◆ TASK PROMPT:
Reproduce each record exactly.

◆ DATA SHOWN:
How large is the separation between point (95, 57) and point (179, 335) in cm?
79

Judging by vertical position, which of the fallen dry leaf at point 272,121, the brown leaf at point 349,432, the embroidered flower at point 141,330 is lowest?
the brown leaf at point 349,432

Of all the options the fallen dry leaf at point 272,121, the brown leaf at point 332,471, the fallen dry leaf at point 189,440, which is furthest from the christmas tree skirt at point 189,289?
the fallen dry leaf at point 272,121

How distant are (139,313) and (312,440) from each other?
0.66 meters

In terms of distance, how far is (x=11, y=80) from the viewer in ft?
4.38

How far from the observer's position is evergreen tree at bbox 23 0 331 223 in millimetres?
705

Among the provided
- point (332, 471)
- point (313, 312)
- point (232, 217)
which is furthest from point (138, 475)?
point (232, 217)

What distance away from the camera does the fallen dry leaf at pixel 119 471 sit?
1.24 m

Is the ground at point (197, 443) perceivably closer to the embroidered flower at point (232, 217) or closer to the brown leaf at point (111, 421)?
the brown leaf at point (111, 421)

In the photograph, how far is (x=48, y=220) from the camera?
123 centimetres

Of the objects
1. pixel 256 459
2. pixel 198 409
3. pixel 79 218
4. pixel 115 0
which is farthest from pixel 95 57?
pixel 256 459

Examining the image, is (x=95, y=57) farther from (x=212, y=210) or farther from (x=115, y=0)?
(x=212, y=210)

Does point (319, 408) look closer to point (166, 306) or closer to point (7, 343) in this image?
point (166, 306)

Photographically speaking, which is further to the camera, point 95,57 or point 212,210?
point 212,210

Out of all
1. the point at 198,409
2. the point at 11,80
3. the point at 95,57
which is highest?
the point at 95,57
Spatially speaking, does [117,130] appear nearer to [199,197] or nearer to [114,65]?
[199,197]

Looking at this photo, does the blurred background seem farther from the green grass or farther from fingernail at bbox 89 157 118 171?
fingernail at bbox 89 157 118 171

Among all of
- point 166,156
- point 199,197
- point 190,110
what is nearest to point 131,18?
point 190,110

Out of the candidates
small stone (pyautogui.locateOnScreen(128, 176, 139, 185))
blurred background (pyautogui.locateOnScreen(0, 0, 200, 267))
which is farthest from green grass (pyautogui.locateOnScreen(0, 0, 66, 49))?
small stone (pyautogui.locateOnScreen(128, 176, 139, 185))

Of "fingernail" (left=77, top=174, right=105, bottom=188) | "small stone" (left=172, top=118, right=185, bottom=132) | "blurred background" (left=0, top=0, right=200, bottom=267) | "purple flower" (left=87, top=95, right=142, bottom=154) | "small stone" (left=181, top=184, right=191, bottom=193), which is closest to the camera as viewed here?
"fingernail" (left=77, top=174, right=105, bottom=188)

◆ RESULT OF THE TASK:
How large is the separation between point (95, 57) and point (179, 335) in cm?
79

Judging by vertical position, which of the fallen dry leaf at point 272,121, the brown leaf at point 349,432, the embroidered flower at point 141,330 is lowest?
the brown leaf at point 349,432

Of all the options the fallen dry leaf at point 272,121, the brown leaf at point 332,471, the fallen dry leaf at point 189,440, which is furthest from the christmas tree skirt at point 189,289?
the fallen dry leaf at point 272,121

How distant are (139,313) and (312,440) from each other?
0.66 meters

In terms of distance, how far is (x=11, y=80) from the viewer in ft?
4.38

How far from the observer's position is evergreen tree at bbox 23 0 331 223 in millimetres?
705

Among the provided
- point (332, 471)
- point (313, 312)
- point (232, 217)
which is furthest from point (138, 475)?
point (232, 217)

What distance away from the camera does the fallen dry leaf at pixel 119 471 sit?
1.24 m

Is the ground at point (197, 443) perceivably closer to the embroidered flower at point (232, 217) or closer to the brown leaf at point (111, 421)?
the brown leaf at point (111, 421)

In the photograph, how far is (x=48, y=220) from the camera?
123 centimetres

Of the objects
1. pixel 256 459
2. pixel 198 409
3. pixel 79 218
4. pixel 115 0
which is farthest from pixel 95 57?
pixel 256 459

Examining the image, is (x=95, y=57) farther from (x=212, y=210) or farther from (x=115, y=0)?
(x=212, y=210)

Does point (319, 408) look closer to point (166, 306) or closer to point (7, 343) in this image?
point (166, 306)

Photographically speaking, which is further to the camera, point 95,57 or point 212,210?
point 212,210

Out of all
1. the point at 198,409
2. the point at 11,80
3. the point at 95,57
which is highest?
the point at 95,57
Spatially speaking, does [117,130] appear nearer to [199,197] or nearer to [114,65]?
[199,197]

Looking at this photo, does the blurred background seem farther from the green grass or farther from fingernail at bbox 89 157 118 171?
fingernail at bbox 89 157 118 171

Among all of
- point 166,156
- point 199,197
- point 190,110
what is nearest to point 131,18?
point 190,110

Out of the candidates
small stone (pyautogui.locateOnScreen(128, 176, 139, 185))
blurred background (pyautogui.locateOnScreen(0, 0, 200, 267))
which is farthest from green grass (pyautogui.locateOnScreen(0, 0, 66, 49))?
small stone (pyautogui.locateOnScreen(128, 176, 139, 185))

Of "fingernail" (left=77, top=174, right=105, bottom=188) | "small stone" (left=172, top=118, right=185, bottom=132) | "blurred background" (left=0, top=0, right=200, bottom=267) | "purple flower" (left=87, top=95, right=142, bottom=154) | "small stone" (left=181, top=184, right=191, bottom=193), which is closest to the camera as viewed here?
"fingernail" (left=77, top=174, right=105, bottom=188)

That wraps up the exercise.